------ Selected extract

I have since apologized for saying something so ridiculous and callous, we both would never do anything of the sort to either one if it came to Divorce (it is NOT heading that way, last night was a REALLY GOOD day, I'm just awake due to a trigger I guess). I told her that it was said in the heat of the moment, and I do not mean it. I am not sure how to better convey that I am sorry for saying that and it is untrue.

With regards to her responses in selfish demands, it seems that she really doesn't want intimacy. I'm hoping my increase of alpha traits turns this around or it will become a big problem with me. I let her know that I have a real issue with her responses here, and that the frequency of sex for our marriage is on the low end. She claims that 1/week is normal for a healthy marriage and I disagree. To be honest, I have no idea really, but it seems low. Maybe I'm just a horndog .

I also let her know that while she might think that my touching her doesn't necessarily mean that it's a prelude to my wanting sex. I also admitted that because of her EA, I had instinctively increased my level of demanded intimacy. Since TAM, and especially since I got the balls to post this thread and receive some solid advice, I've backed off.

My question is this though. If you don't want to be considered a sexual object by your husband, why did you bother to get such nice boobs? (They are really mesmerizing to me, it's really irritating sometimes, maybe it's just the newness - June).

The rest of the questionnaire is pretty much in line with my actions (of the past) and are something I can work on to improve. I do have an issue with her response to Disrespectful Judgements, and we discussed it.

Her responding that I "imply that (she) is cheating on him" kind of sounds like she doesn't consider what she did as cheating.

I calmly, yet forcefully told her the following: "I do not believe that you think that what you did was cheating. In my eyes it was. <attempted interruption> Please let me finish my reasoning here, then you can respond. In my eyes, what you had was an Emotional Affair. You sought to fulfill emotional needs from people other than your husband, did you not? <nodding, realization> That is the definition of an Emotional Affair. And since it is an "affair", with all of the hurt and consequences that go along with that, what you did in my eyes, and most of the rest of the world, would be considered cheating."

This lead to a very positive discussion on why I am doing the things I do, how my affection had increased to an intolerable level, how my suspicion level was on high alert, why I felt so betrayed, and why my trust in her is at an all time low. I asked her to work with me to regain my trust in her. We also talked about triggers, how when she sees me "with that face" that it is likely I have experienced a trigger (or it could be me attempting alpha and just coming off as indifferent, so beware of that) and may need reassurance and understanding.

We talked a bit about her theme in her answers and how that is a trigger for her. I really don't know how to help her deal with that trigger, and I would welcome any advice I can get here.

We concluded the night with our new tradition: watching a tv show on the ipad (it's a closeness where we lay together on the bed and enjoy the show), and going to sleep. 

Thank you all once again for the advice you give. This questionnaire experience led to a wonderful discussion between us, and really gives me a decent roadmap to follow.


----------



## Hijo (Sep 1, 2011)

------------
------ Dataset content

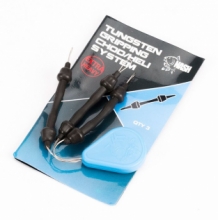 Nash Tungsten Gripping Heli/Chod System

------------

● Tasks to complete
1 > Summarize the forum post in two sentences.
2 > According to the forum post, what frequency of sex does the wife say is normal for a healthy marriage?
3 > Reproduce the forum post from "My question is" to "newness - June).", swapping "husband" for "spouse".
The material has no connection to the forum post.

● Responses to the exercise
1 > The writer describes going over a questionnaire with his wife, including his disagreement with her claim that sex once a week is normal and his explanation that her Emotional Affair counted as cheating in his eyes. That led to a very positive discussion about trust and triggers, and the night ended with the two of them lying together on the bed watching a TV show.

2 > Once a week.

3 >
My question is this though. If you don't want to be considered a sexual object by your spouse, why did you bother to get such nice boobs? (They are really mesmerizing to me, it's really irritating sometimes, maybe it's just the newness - June).